- КРАТКОЕ ЗАДАНИЕ A -
По фрагменту о Хельсинки ответьте на вопросы, по одному ответу на строку:
(i) Сколько островов насчитывает Большой Хельсинки?
(ii) Что расположено на острове Коркеасаари?
(iii) На каком этаже жил Ленин в доме на площади перед рынком?

- ТЕКСТОВЫЙ ФРАГМЕНТ -
+++++
Мало того, что город расположен на полуострове, сам этот полуостров изрезан заливами, всеми этими — по-шведски фиордами, по-фински лахти — бухтами и бухточками. Они омывают бесчисленные мысы и мыски, глубоко вдаваясь в глубь полуострова.
Пассажирские океанские пароходы причаливают к пристани в центре города, рядом с фешенебельнейшими гостиницами. Рыбачьи лайбы подходят чуть ли не вплотную к президентскому дворцу.
И куда ни взглянешь — острова, острова. Лесистые, большие и маленькие, вырастают крутобокими скалами прямо из моря.
Большой Хельсинки насчитывает свыше двухсот островов.
Легкие мосты переброшены с одного острова на другой. Целые цепочки островов сплетаются мостами, нанизываются, как бусины волшебного ожерелья.
Один остров заслоняет собой соседний, замыкая горизонт, и кажется — перед тобой вовсе не море, а озеро. Но пройдешь сотню-другую метров — и блеснет другая даль, словно взору открылось новое озеро.
И надо всем этим царит отовсюду видный купол собора.
И каждый остров по-своему известен.
На Сеурасаари — музей старой деревни под открытым небом, на скалистом Коркеасаари (сюда можно попасть только по морю) — зоологический сад. На четырех островах старинная крепость — бывший Свеаборг, ныне Суоменлинна.
Остров — яхт-клуб.
На острове Ламмисаари — дома отдыха рабочего общества трезвости «Куйто». На острове Лауттасаари, в сосновом лесу, — район нового жилого строительства. И так далее.
Острова, острова, — но легче запутаться в этом лабиринте, чем перечислить их.
И еще что поражает глаз в Хельсинки — вдруг среди домов высится стеной гранит ребристой скалы. Среди позвякивающих трамваев и быстро летящих автобусов — поросшие мхом и соснами скалы здесь запросто вписываются в пейзаж.
Вживаясь в образ города, и летом и зимой я один и с друзьями много бродил по его проспектам и переулкам.
Высокая, седеющая, энергичная женщина Сюльви-Кюллики Кильпи, председатель общества «Финляндия — Советский Союз», автор книги «Ленин и финны», показывала мне в Хельсинки дома, связанные с именем Ленина: аристократический дом, где в квартире профессора ночевал Ленин, впервые попав в Суоми; высокий дом на площади перед рынком в рабочем районе, где, скрываясь от ищеек Временного правительства, Ленин жил на шестом этаже, у Кустаа Ровио.
+++++
- ИСХОДНЫЕ ЗАПИСИ -
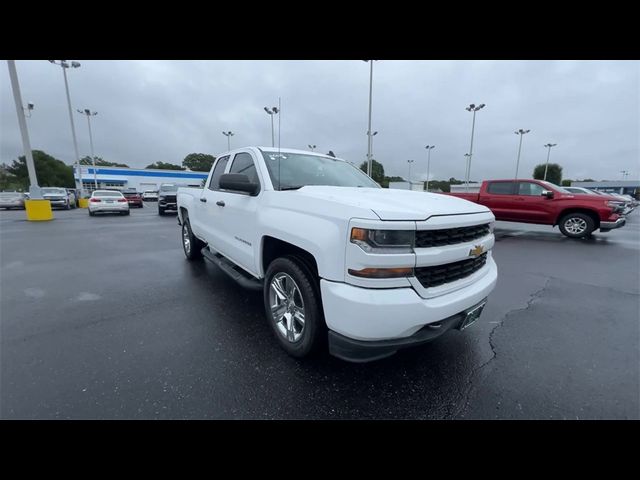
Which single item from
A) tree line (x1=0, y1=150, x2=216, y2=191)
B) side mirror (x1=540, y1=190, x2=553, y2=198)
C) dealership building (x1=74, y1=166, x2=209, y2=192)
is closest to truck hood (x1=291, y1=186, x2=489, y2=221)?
+++++
- КРАТКОЕ ЗАДАНИЕ B -
Укажите число строк в записях, где встречается слово «building», с учетом регистра. Ответ — только число.

- ОЖИДАЕМЫЙ ОТВЕТ A -
(i) Свыше двухсот.
(ii) Зоологический сад.
(iii) На шестом этаже.

- ОЖИДАЕМЫЙ ОТВЕТ B -
1